Computes the number of valid configurations.
:param feature_assignment: a list with a partial or a complete features' assignment
(e.g., ["f1", "not f3", "f5"])
:return The number of valid configurations
Generates a uniform random sample of size "config_number" from "bdd_file".
:param config_number: Number of configurations to be generated.
:param with_replacement: If it is True, every configuration is generated from scratch, independently
of the prior generated configurations. Accordingly, a configuration may be repeated in the sample. If
with_replacement is False then the sample is generated without replacement and there won't be any
repeated configurations (for a more detailed explanation, check https://en.wikipedia.org/wiki/Simple_random_sample).
:return: A list with the generated configurations. Each element in that list is a configuration, and
each configuration is in turn a list of strings encoding the feature values.
Computes the probability each model feature has to be included in a valid product.
That is, for every feature it returns the number of valid products with the feature activated
divided by the total number of valid products (a product is valid if it satisfies all model constraints).
For detailed information, see the paper: Heradio, R., Fernandez-Amoros, D., Mayr-Dorn, C., Egyed, A.:
Supporting the statistical analysis of variability models. In: 41st International Conference on Software
Engineering (ICSE), pp. 843–853. Montreal, Canada (2019).
:param feature_assignment: a list with a partial or a complete features' assignment
(e.g., ["f1", "not f3", "f5"])
:return: A dictionary with the format {feature_1: feature_1_probability, feature_2: feature_2_probability, ...}
Computes the distribution of the number of activated features per product.
:return: A list that stores:
+ In index 0, the number of products with 0 features activated.
+ In index 1, the number of products with 1 feature activated.
...
+ In index n, the number of products with n features activated.
bdd4va is intended to be part of Flama, which is a Python-based framework for the Automated Analysis of Feature Models (AAFM).

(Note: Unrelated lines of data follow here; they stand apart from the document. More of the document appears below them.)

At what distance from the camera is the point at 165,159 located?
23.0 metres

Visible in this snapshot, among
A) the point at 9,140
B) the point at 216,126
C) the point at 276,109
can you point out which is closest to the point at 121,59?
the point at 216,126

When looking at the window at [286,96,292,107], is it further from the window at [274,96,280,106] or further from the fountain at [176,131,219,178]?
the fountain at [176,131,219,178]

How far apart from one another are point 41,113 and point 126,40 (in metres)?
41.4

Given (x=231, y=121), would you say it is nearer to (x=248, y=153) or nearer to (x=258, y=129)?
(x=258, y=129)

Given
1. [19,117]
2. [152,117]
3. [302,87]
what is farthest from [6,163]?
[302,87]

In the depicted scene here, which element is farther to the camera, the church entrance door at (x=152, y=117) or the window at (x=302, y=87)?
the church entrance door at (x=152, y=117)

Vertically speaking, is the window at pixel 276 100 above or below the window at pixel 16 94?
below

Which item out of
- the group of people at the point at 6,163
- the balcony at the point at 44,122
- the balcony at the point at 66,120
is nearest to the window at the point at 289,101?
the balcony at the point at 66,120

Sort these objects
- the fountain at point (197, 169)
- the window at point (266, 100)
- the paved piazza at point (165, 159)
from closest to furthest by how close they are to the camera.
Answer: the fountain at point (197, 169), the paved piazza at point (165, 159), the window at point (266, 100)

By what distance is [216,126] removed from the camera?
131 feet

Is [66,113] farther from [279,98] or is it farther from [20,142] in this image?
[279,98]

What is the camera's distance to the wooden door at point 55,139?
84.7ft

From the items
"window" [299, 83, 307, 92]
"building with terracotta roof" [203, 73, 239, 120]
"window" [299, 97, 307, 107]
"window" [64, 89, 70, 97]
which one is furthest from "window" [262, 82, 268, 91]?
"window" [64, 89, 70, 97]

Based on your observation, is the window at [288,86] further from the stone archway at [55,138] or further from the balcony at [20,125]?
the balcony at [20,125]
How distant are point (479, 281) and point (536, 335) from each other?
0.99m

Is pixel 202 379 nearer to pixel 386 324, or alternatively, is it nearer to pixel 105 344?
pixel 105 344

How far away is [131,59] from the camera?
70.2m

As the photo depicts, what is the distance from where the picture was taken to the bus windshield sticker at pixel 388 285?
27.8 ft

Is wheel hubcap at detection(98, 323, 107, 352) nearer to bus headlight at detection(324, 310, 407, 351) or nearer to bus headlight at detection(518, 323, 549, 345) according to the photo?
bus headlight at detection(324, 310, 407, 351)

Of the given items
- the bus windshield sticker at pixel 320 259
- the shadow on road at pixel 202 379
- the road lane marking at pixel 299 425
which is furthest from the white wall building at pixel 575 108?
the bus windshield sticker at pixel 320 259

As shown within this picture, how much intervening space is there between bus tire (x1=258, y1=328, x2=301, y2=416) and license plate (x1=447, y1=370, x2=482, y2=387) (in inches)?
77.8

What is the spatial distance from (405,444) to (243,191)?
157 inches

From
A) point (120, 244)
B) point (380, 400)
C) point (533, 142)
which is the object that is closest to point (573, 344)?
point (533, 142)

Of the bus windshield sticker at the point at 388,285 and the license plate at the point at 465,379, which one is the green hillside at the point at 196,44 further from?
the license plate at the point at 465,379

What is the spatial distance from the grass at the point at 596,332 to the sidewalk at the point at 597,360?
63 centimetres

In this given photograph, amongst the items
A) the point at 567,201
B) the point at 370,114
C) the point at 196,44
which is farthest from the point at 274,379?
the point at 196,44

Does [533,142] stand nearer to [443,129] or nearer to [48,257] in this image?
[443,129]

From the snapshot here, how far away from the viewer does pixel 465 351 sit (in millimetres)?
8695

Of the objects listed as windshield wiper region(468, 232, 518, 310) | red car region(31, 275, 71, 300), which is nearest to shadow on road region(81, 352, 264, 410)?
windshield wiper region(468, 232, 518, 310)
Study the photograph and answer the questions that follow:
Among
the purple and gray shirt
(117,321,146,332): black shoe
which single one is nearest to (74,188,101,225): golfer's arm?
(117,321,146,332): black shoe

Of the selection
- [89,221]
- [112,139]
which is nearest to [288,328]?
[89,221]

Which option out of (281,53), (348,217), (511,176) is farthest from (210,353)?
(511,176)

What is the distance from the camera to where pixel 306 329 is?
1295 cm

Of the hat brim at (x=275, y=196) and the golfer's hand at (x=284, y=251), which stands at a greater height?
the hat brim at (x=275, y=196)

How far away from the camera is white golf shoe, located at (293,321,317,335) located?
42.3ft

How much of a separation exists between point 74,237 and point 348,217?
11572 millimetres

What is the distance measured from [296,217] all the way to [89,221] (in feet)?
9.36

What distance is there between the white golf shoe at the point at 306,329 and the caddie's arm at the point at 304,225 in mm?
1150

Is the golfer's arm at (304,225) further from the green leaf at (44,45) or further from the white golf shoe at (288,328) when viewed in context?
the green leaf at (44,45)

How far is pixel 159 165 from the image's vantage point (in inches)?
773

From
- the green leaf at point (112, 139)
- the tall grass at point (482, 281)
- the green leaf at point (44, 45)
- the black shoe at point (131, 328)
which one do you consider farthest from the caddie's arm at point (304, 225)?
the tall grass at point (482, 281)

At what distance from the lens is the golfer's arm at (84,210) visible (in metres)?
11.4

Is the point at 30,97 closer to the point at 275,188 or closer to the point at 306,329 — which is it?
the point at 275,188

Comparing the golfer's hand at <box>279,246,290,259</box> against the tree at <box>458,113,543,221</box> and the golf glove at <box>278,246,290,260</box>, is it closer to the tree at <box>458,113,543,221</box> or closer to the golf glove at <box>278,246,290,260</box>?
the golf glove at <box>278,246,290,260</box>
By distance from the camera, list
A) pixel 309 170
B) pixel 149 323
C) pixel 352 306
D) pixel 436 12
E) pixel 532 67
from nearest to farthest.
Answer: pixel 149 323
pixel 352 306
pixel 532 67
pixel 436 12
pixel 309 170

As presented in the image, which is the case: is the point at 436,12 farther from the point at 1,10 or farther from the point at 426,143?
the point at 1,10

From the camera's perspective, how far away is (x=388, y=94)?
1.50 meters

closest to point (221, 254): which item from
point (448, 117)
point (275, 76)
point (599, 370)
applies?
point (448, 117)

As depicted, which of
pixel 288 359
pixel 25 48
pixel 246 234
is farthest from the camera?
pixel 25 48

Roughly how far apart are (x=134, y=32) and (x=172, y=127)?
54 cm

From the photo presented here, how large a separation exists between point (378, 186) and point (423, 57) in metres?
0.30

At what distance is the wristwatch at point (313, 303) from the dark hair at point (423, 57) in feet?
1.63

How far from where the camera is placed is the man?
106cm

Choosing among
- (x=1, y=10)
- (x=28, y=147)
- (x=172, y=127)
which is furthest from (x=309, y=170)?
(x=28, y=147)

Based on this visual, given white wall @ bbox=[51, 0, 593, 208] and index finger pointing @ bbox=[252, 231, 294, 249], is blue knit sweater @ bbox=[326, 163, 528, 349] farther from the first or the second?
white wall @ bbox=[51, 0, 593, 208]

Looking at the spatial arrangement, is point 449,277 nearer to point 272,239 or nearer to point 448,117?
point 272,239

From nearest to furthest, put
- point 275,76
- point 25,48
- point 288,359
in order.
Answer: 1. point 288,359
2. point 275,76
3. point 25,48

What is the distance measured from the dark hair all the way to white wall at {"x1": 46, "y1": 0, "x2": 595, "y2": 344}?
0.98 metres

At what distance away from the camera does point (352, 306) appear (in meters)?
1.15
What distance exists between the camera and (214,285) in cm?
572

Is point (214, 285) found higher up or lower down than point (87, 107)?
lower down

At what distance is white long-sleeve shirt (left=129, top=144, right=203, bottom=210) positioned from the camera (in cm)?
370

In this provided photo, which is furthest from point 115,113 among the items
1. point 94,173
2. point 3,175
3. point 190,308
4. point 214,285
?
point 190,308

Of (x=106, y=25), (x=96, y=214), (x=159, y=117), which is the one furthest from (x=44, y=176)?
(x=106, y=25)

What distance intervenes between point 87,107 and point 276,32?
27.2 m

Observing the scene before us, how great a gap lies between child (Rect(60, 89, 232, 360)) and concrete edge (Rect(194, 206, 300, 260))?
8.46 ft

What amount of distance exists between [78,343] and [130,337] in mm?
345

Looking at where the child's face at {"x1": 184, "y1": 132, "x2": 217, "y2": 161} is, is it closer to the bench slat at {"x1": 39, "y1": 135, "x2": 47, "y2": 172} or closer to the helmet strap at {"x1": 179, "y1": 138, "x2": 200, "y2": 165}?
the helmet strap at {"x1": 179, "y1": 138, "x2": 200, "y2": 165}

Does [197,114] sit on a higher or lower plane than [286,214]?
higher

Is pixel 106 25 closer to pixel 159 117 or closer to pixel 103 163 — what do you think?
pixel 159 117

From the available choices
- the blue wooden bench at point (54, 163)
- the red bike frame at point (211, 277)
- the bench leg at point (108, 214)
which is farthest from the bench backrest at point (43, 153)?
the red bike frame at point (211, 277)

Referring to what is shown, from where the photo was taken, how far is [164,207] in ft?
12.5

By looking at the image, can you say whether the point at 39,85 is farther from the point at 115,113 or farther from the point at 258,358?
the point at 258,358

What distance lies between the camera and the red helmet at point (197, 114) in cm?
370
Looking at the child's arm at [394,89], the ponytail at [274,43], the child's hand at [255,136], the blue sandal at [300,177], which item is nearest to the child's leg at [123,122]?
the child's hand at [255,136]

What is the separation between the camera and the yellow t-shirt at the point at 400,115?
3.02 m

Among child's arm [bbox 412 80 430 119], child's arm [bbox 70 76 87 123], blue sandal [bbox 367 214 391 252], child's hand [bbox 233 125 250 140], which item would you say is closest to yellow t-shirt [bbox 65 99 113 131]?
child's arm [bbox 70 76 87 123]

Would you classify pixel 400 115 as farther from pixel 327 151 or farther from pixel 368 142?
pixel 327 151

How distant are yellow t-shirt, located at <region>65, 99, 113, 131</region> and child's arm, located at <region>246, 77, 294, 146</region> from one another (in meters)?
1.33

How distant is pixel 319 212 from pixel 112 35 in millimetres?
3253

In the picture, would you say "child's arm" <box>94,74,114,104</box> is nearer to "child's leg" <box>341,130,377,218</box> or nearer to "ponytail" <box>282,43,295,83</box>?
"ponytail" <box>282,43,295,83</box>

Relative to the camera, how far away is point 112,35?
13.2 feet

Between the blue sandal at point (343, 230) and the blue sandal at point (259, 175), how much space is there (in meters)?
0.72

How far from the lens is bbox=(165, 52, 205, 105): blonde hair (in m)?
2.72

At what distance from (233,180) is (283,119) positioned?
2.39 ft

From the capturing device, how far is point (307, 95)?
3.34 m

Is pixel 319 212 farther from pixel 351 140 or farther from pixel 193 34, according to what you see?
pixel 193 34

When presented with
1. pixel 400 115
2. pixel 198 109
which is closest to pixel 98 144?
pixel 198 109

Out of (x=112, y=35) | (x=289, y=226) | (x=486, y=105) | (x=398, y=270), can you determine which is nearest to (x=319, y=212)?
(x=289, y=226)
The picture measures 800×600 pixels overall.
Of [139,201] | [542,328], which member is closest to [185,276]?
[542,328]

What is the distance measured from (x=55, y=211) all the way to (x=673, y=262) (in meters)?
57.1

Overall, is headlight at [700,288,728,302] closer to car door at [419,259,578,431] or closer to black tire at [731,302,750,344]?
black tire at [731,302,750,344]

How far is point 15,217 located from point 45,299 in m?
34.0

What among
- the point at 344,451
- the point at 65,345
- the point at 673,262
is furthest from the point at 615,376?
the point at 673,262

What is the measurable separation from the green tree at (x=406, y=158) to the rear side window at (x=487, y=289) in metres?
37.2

It takes into consideration previous AAFM tool designs and enables multi-solver and multi-metamodel support for the integration of AAFM tooling on the Python ecosystem.
The main features of the framework are:
- Easy to extend by enabling the creation of new plugins following a semi-automatic generator approach.
- Support multiple variability models. Currently, it provides support for cardinality-based feature models. However, it is easy to integrate others such as attributed feature models.
- Support multiple solvers. Currently, it provides support for the PySAT metasolver, which enables more than ten different solvers.
- Support multiple operations. It is developed, having in mind multi-model operations such as those depicted by Familiar and single-model operations.